2. The structures of a lithium battery cell according to claim 1, wherein the flexible pouch is an aluminum foil bag.

3. The structures of a lithium battery cell according to claim 1, wherein the flexible pouch is folded and has a fold-edge located at a side of the accommodating space, the side seal includes two side-sealing edges located at the right and left sides of the fold-edge and an upper-sealing edge located at the opposite side of the fold-edge, and the two conductive tabs are inserted in the first sealing area of the upper-sealing edge.

4. The structures of a lithium battery cell according to claim 1, wherein the combination means include hot melt, ultrasonic-welding or adhesion.

5. The structures of a lithium battery cell according to claim 1, wherein the first sealing area and the second sealing area have different binding forces through different combination means.

6. The structures of a lithium battery cell according to claim 1, further including a first adhesive and a second adhesive, wherein the first sealing area is sealed through the first adhesive, the second sealing area is sealed through the second adhesive, and the adhesive force of the second adhesive is smaller than that of the first adhesive.

7. The structures of a lithium battery cell according to claim 1, further including an additive, wherein the second sealing area is disposed with the additive; the first sealing area and the second sealing area are provided with the same combination means; the binding force of the second sealing area is smaller than that of the first sealing area through deposing an additive.

8. The structures of a lithium battery cell according to claim 1, wherein the side seal includes an inner-sealing edge neighboring the accommodating space and an outer-sealing edge in parallel with the inner-sealing edge; the second sealing area is extended from the inner-sealing edge to the outer-sealing edge.
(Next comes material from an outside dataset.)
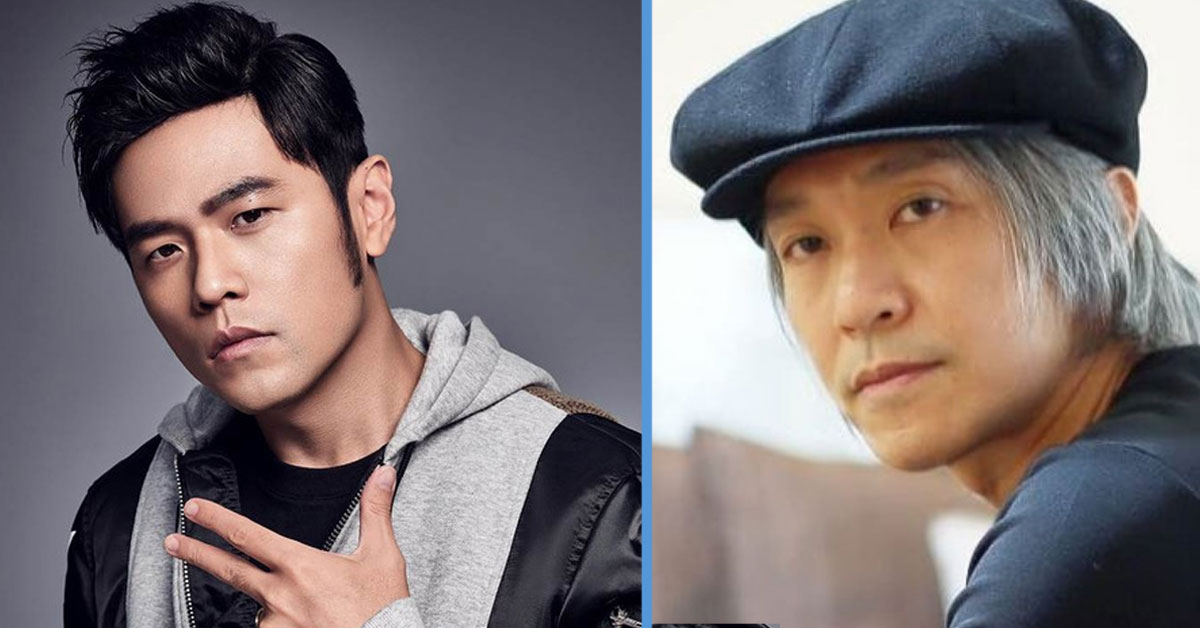 Jay Chou & Stephen Chow Coming Together for an 'Epic' Collaboration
9. The structures of a lithium battery cell according to claim 1, further including a sealing clamp, the sealing clamp being clamped at the second sealing area.

10. The structures of a lithium battery cell according to claim 1, further including a sealing clamp, the sealing clamp being a U-shaped clamp including two clamping clips opposite to each other and a bent plate connecting the two clamping clips; the two clamping clips are clipped at two sides of the second sealing area correspondingly, and the bent plate is located at an outer side of the fold-edge.

11. A manufacturing process of a lithium battery cell, comprising: a) providing a flexible pouch and two conductive tabs; b) folding the flexible pouch to form a bag body with a being sealed side, the being sealed side of the bag body including a first sealing area and a second sealing area; c) inserting the two conductive tabs in the being sealed side; and d) sealing the being sealed side with a combination means, and making a binding force of the seconding area smaller than that of the first sealing area.

12. The manufacturing process of a lithium battery cell according to claim 11, further including providing an additive, wherein the additive is disposed in the second sealing area; a binding force of the second sealing area is smaller than that of the first sealing area through deposing an additive.